CONSIGNE: Traduisez en anglais la phrase suivante, tirée de l'extrait consacré à Gil Bernard : « Son père, qui aurait préféré qu'il devienne médecin, lui coupe les vivres. »

EXTRAIT DU TEXTE:

<<<<

En ce milieu des années 1950, Gil Bernard est en train de devenir une des étoiles montantes du music-hall en France. Il fait partie du « clan » de Charles Aznavour et commence à être connu. Il partage souvent la scène avec Jacques Brel. Mais malgré le succès grisant, Gil garde au fond de son cœur un vide profond. Il interroge souvent les artistes qu’il côtoie : « Est-ce que vous avez la paix ? ». Mais personne ne lui apporte de réponse satisfaisante. Jacques Brel lui avait confié un jour : « Avec l’argent, on peut se payer beaucoup de choses, mais cette paix-là ne peut s’acquérir à prix d’argent… »

Gil Bernard était né au Maroc en 1932, dans une famille juive. Si son grand-père était rabbin, son père n’avait qu’une foi de tradition. Gil a tout de même été élevé dans la religion de ses pères, apprenant à connaître la Thora et à craindre l’éternel. Sa mère avait beaucoup souffert dans sa jeunesse et elle aimait Dieu. Elle parlait parfois à son fils du Messie qui viendrait amener la paix sur la terre, et lui disait aussi son espérance qu’un jour, ils rentreraient au « pays », alors que l’Etat d’Israël n’existait pas encore.

Enfant, Gil avait souffert en tant que juif, maltraité parfois par des camarades qui fréquentaient assidûment la messe. Il ne comprenait pas cette violence aveugle. A 13 ans, il fait sa bar-mitsvah et le rabbin qui officie lui donne un verset à méditer : « Jeune homme, réjouis-toi pendant ton adolescence, livre ton cœur à la joie, marche dans les voies de ton cœur et selon les regards de tes yeux » (Ecclésiaste, ch.11, v.9). Comme il le dira plus tard, il regrette que le rabbin n’ait pas plus insisté sur la fin du verset : « mais sache que pour tout cela, Dieu te fera venir en jugement ».

Malgré l’opposition de son père, il devient chanteur à 17 ans…

En grandissant, sa passion pour le chant s’affirme. « A 6 ans, j’ai gagné mon premier radio-crochet à une kermesse catholique », explique-t-il. Le prix : un canard, qui a permis à sa famille de manger pendant deux jours, car son père percepteur d’impôts au Maroc, avait perdu son emploi à cause des lois de Pétain…

A 17 ans, il se lance dans le music-hall pour tenter de devenir une vedette de la chanson. Son père, qui aurait préféré qu’il devienne médecin, lui coupe les vivres. Ce sont des années très difficiles, où il connaît la faim : « je pouvais passer 48 heures sans manger, car il n’y avait ni Caritas, ni Restos du cœur… » Mais à force de travail, son talent commence à être connu, Charles Aznavour le prend sous son aile et il fait des tournées avec Jacques Brel.

>>>>

DONNÉES FOURNIES:

<<<<

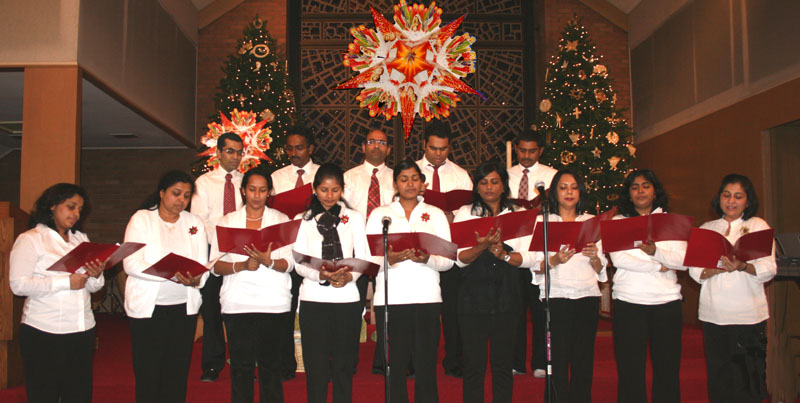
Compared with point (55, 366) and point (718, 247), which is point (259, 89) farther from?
point (718, 247)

>>>>

RÉSULTAT: His father, who would have preferred him to become a doctor, cuts off his financial support.